Senado aprova projeto de crimes cibernéticos

Projeto, que segue para a Câmara, prevê prisão de até 3 anos para quem violar sigilo online; lei se inspirou no caso da atriz Carolina Dieckmann

ROSA COSTA / BRASÍLIA, O Estado de S.Paulo

01 de novembro de 2012 | 02h04

O Senado aprovou ontem, em votação simbólica, o substitutivo do relator Eduardo Braga (PMDB-AM) ao projeto de lei que tipifica os crimes online. A proposta altera o Código Penal, introduzindo crimes como o de invasão da rede de computadores ou de equipamentos, como ocorre com a clonagem de cartões de crédito em postos de gasolina e outros estabelecimentos comerciais. As penas variam de 3 meses a 3 anos de detenção, mais multas.

Na falta de lei, os juízes consideram hoje os crimes cibernéticos como estelionato ou então mandam arquivar a denúncia. O texto original, preparado pelo deputado Paulo Teixeira (PT-SP), foi modificado pelos senadores e por isso terá de ser reexaminado na Câmara dos Deputados.

O projeto foi aprovado em maio pelos parlamentares, logo após o vazamento na internet de fotos íntimas da atriz Carolina Dieckmann, com ampla repercussão na mídia. As imagens da artista nua chegaram a ser veiculadas mais de uma vez: um adolescente, posteriormente apreendido pela polícia paulista, chegou a hackear o site da Companhia Ambiental de São Paulo (Cetesb), utilizando as imagens.

Entre os crimes tipificados está ainda aquele praticado por hackers invasores de sistemas, que passarão a ser punidos com pena de detenção de 1 a 3 anos. Serão igualmente punidos os que dificultarem as operações de sites ou colaborarem para a invasão de dispositivos de informática mediante o uso indevido de mecanismos substitutos de senhas. Está ainda prevista punição para quem violar equipamentos e sistemas conectados ou não à rede de computados sem autorização do titular ou para instalar mecanismo que o torne mais vulnerável.
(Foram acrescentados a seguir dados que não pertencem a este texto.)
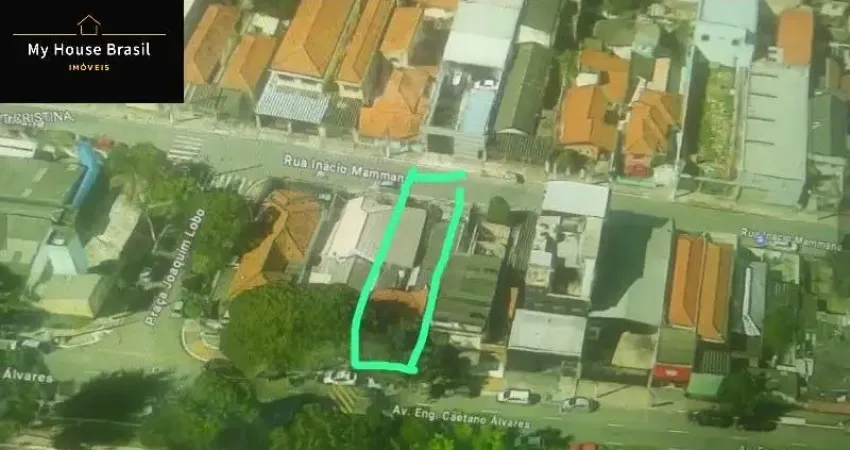 Casa à venda em São Paulo-SP, Imirim: 3 quartos, 3 banheiros, 5 vagas de garagem, 265m² de área. Confira!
As penas serão aumentadas se o delito envolver divulgação, comercialização ou transmissão a terceiros do material obtido na invasão. Será ainda agravado se a invasão resultar na obtenção de conteúdo de comunicações eletrônicas privadas, segredos comerciais ou industriais, informações sigilosas como definidas em lei, ou ainda se o objetivo for o de obter o controle do computador. A venda de programas ou dispositivos que facilitem a invasão de micros ou locais privados na internet, como e-mails, também configura agravante para aumento da pena.
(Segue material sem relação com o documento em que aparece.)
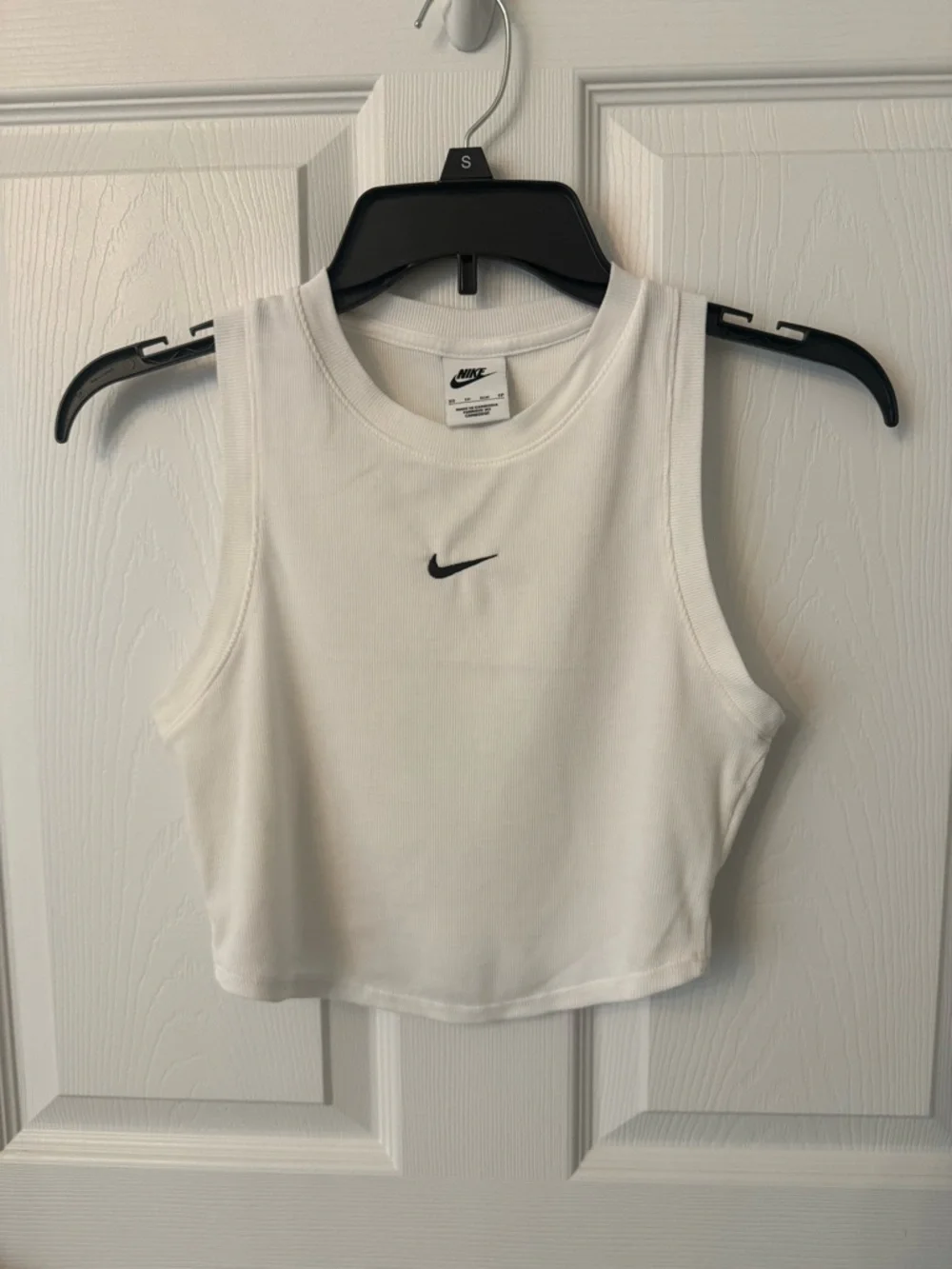 Nike Ribbed Crop Top - Picture 1 of 5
Código Penal. Na proposta do novo Código Penal, em tramitação no Senado, os juristas também propuseram introduzir conceitos legais, como dados de tráfico, provedor de serviços e sistema informativo para combater crimes cibernéticos. A comissão decidiu considerar como crime o mero acesso não autorizado a um sistema, mesmo que não repasse dados. O crime daria de 6 meses a 1 ano de prisão ou multa. A avaliação do capítulo só deve ocorrer pelos parlamentares no próximo ano.